Mich. Admin. Code R. 500.529 – Exemption of transactions pursuant to mergers or consolidations. | Midpage
Rule 500.529
Mich. Admin. Code R. 500.529
Exemption of transactions pursuant to mergers or consolidations.
(By authority conferred on the commissioner of insurance by sections 210 and 4424(6) of Act No. 218 of the Public Acts of 1956, as amended, being SS500.210 and 500.4424(6) of the Michigan Compiled Laws)Insurance
(1) The following transactions are exempt from the provisions of section 5283 of the act as not comprehended within the purpose of the section:
(a) The acquisition of a security of an insurer, pursuant to a merger or consolidation, in exchange for a security of a company which, prior to the merger or consolidation, owned 85% or more of the equity securities of all other companies involved in the merger or consolidation except, in the case of consolidation, the resulting company.

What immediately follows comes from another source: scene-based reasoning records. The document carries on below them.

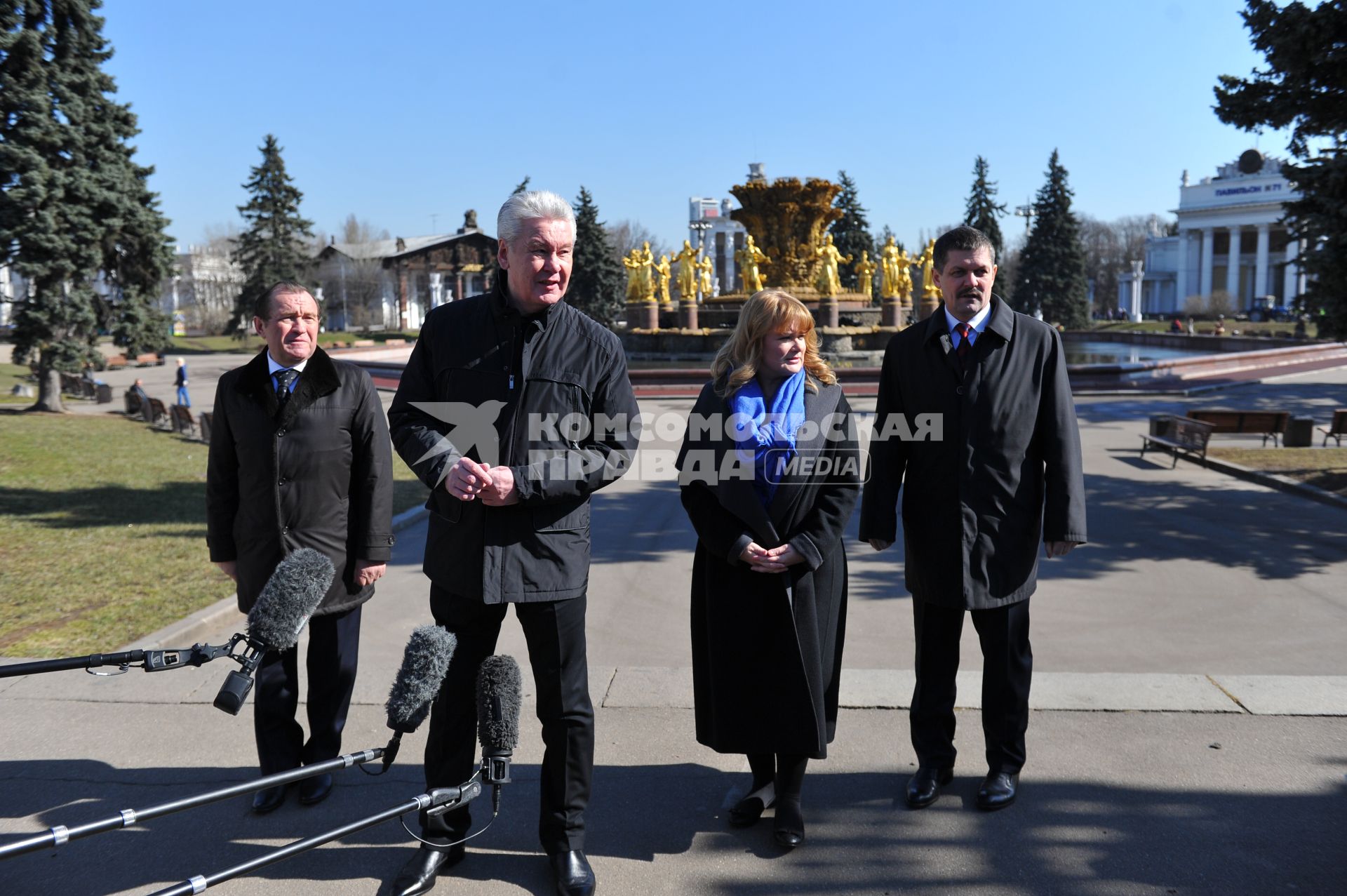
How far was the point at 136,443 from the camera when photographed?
59.5 feet

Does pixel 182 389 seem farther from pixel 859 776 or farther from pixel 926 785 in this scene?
pixel 926 785

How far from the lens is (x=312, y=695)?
4.34 m

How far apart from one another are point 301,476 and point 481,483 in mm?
1275

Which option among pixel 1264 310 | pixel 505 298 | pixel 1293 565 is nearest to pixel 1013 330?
pixel 505 298

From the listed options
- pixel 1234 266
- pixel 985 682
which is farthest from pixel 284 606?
pixel 1234 266

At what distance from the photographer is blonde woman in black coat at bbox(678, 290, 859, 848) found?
3.79m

(b) The disposition of a security, pursuant to a merger or consolidation of an insurer which, prior to the merger or consolidation, owned 85% or more of the equity securities of all other companies involved in the merger or consolidation except, in the case of consolidation, the resulting company.
(c) The acquisition of a security of an insurer, pursuant to a merger or consolidation, in exchange for a security of a company which, prior to the merger or consolidation, held over 85% of the combined assets of all the companies undergoing merger or consolidation, computed according to their book values prior to the merger or consolidation, as determined by reference to their most recent available financial statements for a 12- month period prior to the merger or consolidation.
(d) The disposition of a security, pursuant to a merger or consolidation, of an insurer which, prior to the merger or consolidation, held over 85% of the combined assets of all the companies undergoing merger or consolidation, computed according to their book values prior to merger or consolidation, as determined by reference to their most recent available financial statements for a 12-month period prior to the merger or consolidation.
(2) A merger within the meaning of this rule includes the sale or purchase of substantially all the assets of 1 insurer by another in exchange for stock which is then distributed to the security holders of the insurer which sold its assets.
(3) Notwithstanding the provisions of subrules (1) and (2), if an officer, director or stockholder makes any purchase, other than a purchase exempted by this rule, of a security in any company involved in the merger or consolidation and any sale, other than a sale exempted by this rule, of a security in any other company involved in the merger or consolidation within any period of less than 6 months during which the merger or consolidation took place, the exemption provided by this rule is unavailable to the officer, director or stockholder to the extent of the purchase and sale.